### Your goal
Repeat every record exactly, but keep images out of the copy.
▶
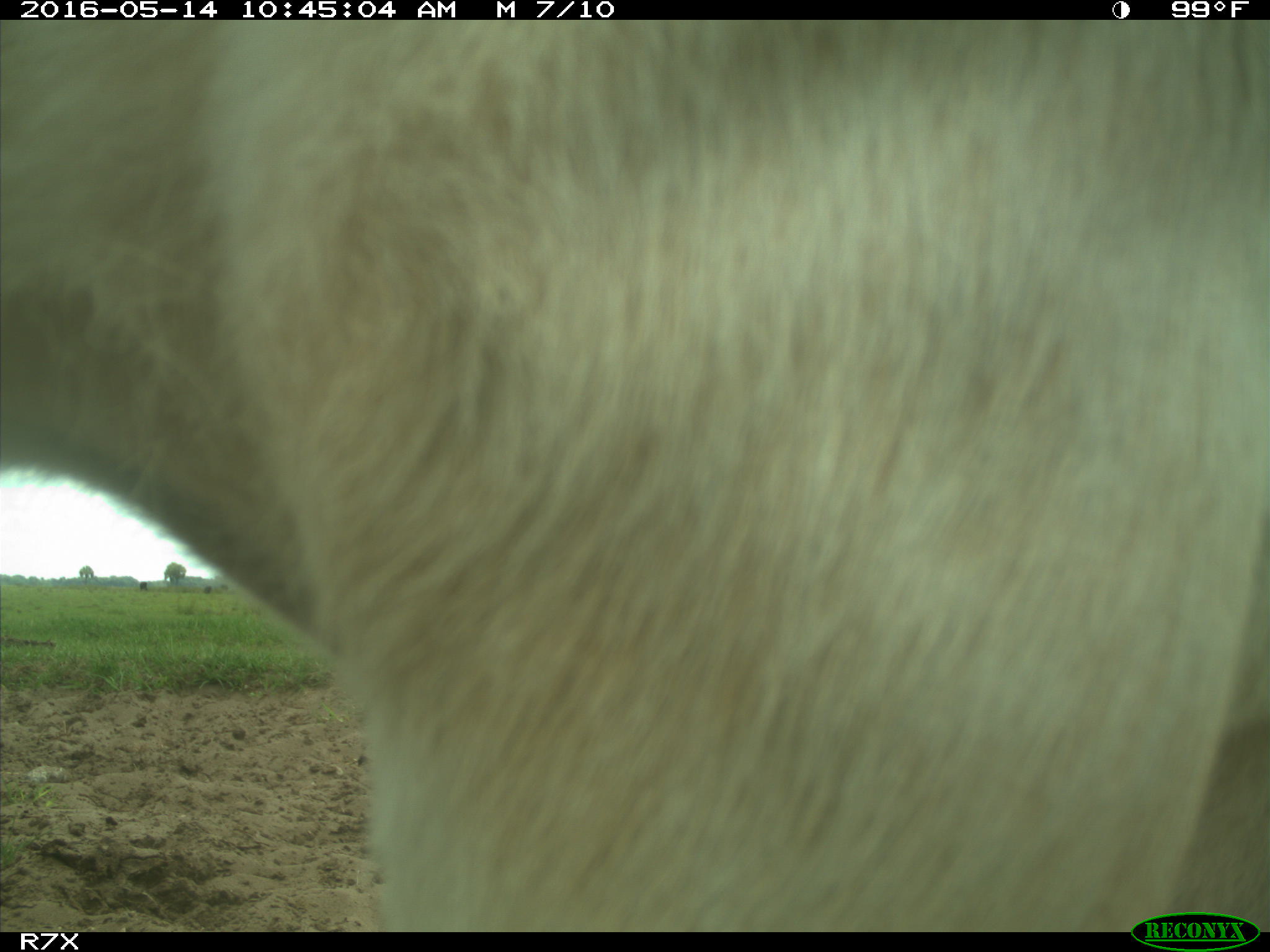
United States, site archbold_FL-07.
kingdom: Animalia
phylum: Chordata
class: Mammalia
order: Artiodactyla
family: Bovidae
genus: Bos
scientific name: Bos taurus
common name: domestic cow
◀
### Output for this exercise
United States, site archbold_FL-07.
kingdom: Animalia
phylum: Chordata
class: Mammalia
order: Artiodactyla
family: Bovidae
genus: Bos
scientific name: Bos taurus
common name: domestic cow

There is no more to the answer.